Nesrallah's five-hour daily offering of what she calls "gorgeous music" pretty much defines what I call classical music defanged. In this aesthetic universe, a symphony by William Boyce is on the same level as a partita by J. S. Bach, in spite of the extreme difference in artistic quality; and modernism is mostly off-limits. I was startled the other day to hear even Henry Cowell, the most experimental of all American composers, being drafted into this mission of gorgeousness, via one of the benign-sounding pieces he wrote under the title Hymn and Fuguing Tune.

It was also a shock to discover that Radio 2's flagship classical show has almost no time for Canadian classical music — sometimes one or two short pieces per show, sometimes nothing at all. In this context, the CBC's unhosted new Web channel for Canadian composition (one of four launched this fall) looks more like an exile than an opportunity.

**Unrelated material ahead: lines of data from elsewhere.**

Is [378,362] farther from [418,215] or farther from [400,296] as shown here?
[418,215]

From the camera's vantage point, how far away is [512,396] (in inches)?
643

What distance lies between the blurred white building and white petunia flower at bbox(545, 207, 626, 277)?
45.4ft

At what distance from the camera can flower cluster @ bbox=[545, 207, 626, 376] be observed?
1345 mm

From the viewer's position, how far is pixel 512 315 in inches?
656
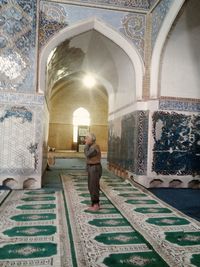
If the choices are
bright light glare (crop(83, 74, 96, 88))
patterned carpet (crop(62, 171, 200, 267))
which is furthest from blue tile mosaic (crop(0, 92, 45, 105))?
bright light glare (crop(83, 74, 96, 88))

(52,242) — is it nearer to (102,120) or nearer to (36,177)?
(36,177)

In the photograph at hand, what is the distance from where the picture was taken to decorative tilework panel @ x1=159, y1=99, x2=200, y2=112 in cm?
624

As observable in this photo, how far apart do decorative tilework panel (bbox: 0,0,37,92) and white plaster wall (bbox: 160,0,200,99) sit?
298 cm

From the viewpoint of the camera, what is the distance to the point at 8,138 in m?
5.65

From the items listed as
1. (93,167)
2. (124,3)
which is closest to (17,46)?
(124,3)

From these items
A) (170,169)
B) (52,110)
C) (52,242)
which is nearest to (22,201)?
(52,242)

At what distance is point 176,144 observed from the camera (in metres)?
6.27

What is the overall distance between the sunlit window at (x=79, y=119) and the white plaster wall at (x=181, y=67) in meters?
11.9

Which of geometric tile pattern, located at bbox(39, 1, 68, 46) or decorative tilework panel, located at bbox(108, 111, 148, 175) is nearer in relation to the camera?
geometric tile pattern, located at bbox(39, 1, 68, 46)

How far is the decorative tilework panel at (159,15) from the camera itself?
5836mm

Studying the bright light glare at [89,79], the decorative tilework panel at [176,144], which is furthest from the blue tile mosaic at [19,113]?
the bright light glare at [89,79]

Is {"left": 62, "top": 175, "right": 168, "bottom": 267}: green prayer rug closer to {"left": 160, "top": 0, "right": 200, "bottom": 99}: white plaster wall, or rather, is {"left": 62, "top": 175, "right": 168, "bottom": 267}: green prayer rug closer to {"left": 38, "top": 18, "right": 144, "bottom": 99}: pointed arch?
{"left": 38, "top": 18, "right": 144, "bottom": 99}: pointed arch

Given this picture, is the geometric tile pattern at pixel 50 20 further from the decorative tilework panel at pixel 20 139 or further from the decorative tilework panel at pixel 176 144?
the decorative tilework panel at pixel 176 144

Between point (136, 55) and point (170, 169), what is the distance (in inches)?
110
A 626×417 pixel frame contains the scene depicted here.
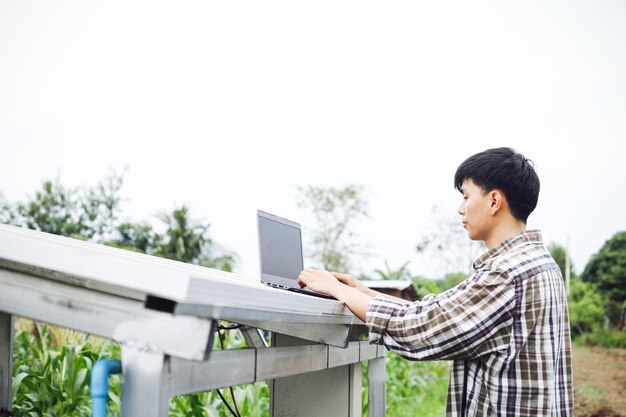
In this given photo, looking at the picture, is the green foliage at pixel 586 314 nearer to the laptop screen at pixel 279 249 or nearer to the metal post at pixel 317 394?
the metal post at pixel 317 394

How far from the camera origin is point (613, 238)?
18.2 meters

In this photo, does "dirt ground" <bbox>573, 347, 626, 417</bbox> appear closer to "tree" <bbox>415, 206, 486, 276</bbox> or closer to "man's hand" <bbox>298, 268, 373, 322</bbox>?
"man's hand" <bbox>298, 268, 373, 322</bbox>

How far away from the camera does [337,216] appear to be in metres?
29.5

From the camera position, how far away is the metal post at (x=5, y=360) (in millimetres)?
1967

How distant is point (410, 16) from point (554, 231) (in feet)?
30.2

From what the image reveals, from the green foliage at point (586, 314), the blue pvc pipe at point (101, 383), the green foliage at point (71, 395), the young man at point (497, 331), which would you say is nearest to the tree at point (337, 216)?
→ the green foliage at point (586, 314)

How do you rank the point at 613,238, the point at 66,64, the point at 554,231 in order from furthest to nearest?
the point at 66,64
the point at 554,231
the point at 613,238

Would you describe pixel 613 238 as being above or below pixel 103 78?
below

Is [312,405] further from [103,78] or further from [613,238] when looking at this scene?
[103,78]

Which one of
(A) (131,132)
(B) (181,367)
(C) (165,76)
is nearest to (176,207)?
(C) (165,76)

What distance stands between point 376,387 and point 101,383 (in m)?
1.78

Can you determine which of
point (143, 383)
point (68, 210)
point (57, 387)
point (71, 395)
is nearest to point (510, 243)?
point (143, 383)

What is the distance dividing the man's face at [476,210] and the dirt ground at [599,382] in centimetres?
625

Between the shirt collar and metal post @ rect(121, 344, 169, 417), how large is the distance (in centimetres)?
119
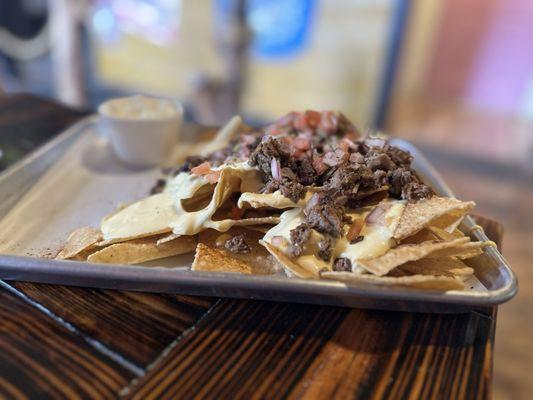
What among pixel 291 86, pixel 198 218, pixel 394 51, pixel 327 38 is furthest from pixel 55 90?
pixel 198 218

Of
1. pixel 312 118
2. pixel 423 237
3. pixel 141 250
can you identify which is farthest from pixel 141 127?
pixel 423 237

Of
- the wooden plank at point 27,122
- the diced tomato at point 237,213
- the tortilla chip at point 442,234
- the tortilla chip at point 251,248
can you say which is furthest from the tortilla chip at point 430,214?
the wooden plank at point 27,122

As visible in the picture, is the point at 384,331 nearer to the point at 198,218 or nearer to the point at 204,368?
the point at 204,368

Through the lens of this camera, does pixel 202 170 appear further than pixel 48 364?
Yes

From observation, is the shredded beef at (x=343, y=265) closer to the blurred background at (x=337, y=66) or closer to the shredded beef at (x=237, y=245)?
the shredded beef at (x=237, y=245)

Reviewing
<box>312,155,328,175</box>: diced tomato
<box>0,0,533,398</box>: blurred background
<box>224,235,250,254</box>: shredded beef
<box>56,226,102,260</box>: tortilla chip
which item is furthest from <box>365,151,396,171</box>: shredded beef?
<box>0,0,533,398</box>: blurred background

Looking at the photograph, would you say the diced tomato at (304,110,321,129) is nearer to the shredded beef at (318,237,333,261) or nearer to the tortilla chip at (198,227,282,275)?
the tortilla chip at (198,227,282,275)

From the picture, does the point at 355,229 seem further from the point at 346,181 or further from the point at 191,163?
the point at 191,163

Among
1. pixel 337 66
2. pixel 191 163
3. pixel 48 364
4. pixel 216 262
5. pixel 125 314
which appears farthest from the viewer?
pixel 337 66
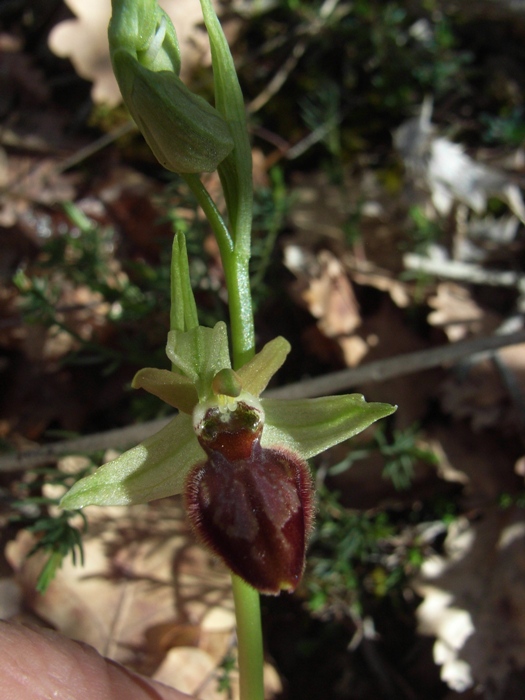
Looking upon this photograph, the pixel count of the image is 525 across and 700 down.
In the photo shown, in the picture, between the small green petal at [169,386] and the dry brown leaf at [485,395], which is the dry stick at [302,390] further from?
the small green petal at [169,386]

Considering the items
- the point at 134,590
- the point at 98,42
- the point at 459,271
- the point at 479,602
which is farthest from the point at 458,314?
the point at 98,42

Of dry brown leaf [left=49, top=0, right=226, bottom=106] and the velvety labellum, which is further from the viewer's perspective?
dry brown leaf [left=49, top=0, right=226, bottom=106]

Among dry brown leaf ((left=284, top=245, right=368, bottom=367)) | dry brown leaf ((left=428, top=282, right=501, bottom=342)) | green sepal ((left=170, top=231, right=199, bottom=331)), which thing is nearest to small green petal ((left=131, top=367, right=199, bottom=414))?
green sepal ((left=170, top=231, right=199, bottom=331))

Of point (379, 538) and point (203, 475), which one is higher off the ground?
point (203, 475)

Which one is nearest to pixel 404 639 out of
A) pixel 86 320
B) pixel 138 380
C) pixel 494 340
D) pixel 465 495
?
pixel 465 495

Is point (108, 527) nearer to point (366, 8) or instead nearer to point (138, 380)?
point (138, 380)

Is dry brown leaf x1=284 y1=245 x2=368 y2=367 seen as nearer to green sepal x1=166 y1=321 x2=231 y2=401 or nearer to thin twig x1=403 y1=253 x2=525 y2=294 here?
thin twig x1=403 y1=253 x2=525 y2=294

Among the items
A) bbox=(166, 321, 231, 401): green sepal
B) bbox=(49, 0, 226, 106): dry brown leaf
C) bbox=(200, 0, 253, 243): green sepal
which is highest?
bbox=(49, 0, 226, 106): dry brown leaf

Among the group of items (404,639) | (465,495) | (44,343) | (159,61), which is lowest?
(404,639)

I like Nesrallah's energy, and the frequent hints that behind that plummy voice (she's an operatic mezzo-soprano) is an earthy woman who can be goofy when the time is right. What I don't get is how she connects to her playlist, as a musician. Her comments are almost always some kind of anecdotal tidbit about the composer, or about how listening to Bach is one of the ways "I take care of myself." I would think that one of the reasons for hiring a skilled musician to take care of a show like this would be to get some intelligent inside dope on the music, from a performer's point of view.

Terfry's drive-home show is the only one of these three in which I hear a clear programming concept (the song in all its forms), a varied playlist that flows well, and a host who seems thoroughly suited to his place in the broadcast universe. Terfry (who records as Buck 65) had some rough patches early on, but he has ironed out his delivery in a way that hasn't dispelled his backwoods charm. This son of Mount Uniacke, N.S., sounds right at home with the rootsiest stuff on his agenda, and makes a good foil for hipster bands such as Destroyer and Vampire Weekend. He was all over the Polaris Prize short list before the winner was announced on Monday, which made that day's show timely without disturbing its focus. There's a lot of good Canadian music on this program that was in radio wilderness before Sept. 2, and Terfry presents it in an engaging, unaffected way.

One out of three isn't a great success rate (the next BBM ratings, a more statistical index of success, are still weeks away), but all radio is a work in progress. I hope Radio 2 keeps thinking about what it's putting on the air, and doesn't lapse into the steady-as-she-goes mentality that stifled this service during the past decade.